The essential fact here is that we don't see the way a telephoto lens sees. We are used to the particular cone of vision of the human eye. How different the world must look to the compound eye of an insect or to animals whose eyes are positioned on the sides of their head! However, their brains, like ours, have learned to resolve such vision into some continuous, distortion-free reality. The "compressed effect" of the photo above depends on how it differs from the reality our brain assembles from the data transmitted by the the eyes' lenses and recorded by the eyes' photoceptors. We look at the compressed image of the telephoto which our brain processes as if it was our normal field of vision and seen close up. Why, it wonder, is perspective not diminishing size and arranging space in the customary manner. The effect seems more like an architect's elevation than reality. Of course, one needn't understand what's happening to recognize (and if you're like me, to enjoy & try to exploit) its capacity for composition and expression.

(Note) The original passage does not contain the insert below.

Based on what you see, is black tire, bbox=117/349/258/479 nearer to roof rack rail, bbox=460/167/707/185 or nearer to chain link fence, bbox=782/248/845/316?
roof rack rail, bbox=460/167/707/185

I call these images, "compressions." I began shooting them when I started photographing barns. This image of the port of Bass Harbor might be a companion to "Wharves at Dusk," taken three miles down the road at Southwest Harbor. I like the sense of artifice they give to photo reality and the emphasis they place on the flat, rectangular surface. Deep perspectives draw us into picture space - lead or focus the eye toward the vanishing points. In so doing, they naturally make some things more important than others. In compressions, as in Medieval art, importance is size-based, and the effect is more of simultaneity. The transactions occurring inside the little, red country store are no more important than the dramas that might be unfolding behind any of the windows in the homes or warehouses; life inside the boats is more important because larger, but life goes on everywhere across the image, though hidden from view. Such images ask me to wonder about the lives lived behind these facades. Do they also add a sense of universality to the image? Do they place extra emphasis on color and form? Is it their suggestion of folk art? I'm still trying to understand why they have a special appeal for me.

Similar view - 2007.

[110mm, f14, 1/500 sec, ISO 400] The only reason for the high shudder speed was wind and floor thump as people crossed the small deck from which I shot. It could easily been cut in half and either the f-stop or ISO adjusted accordingly.]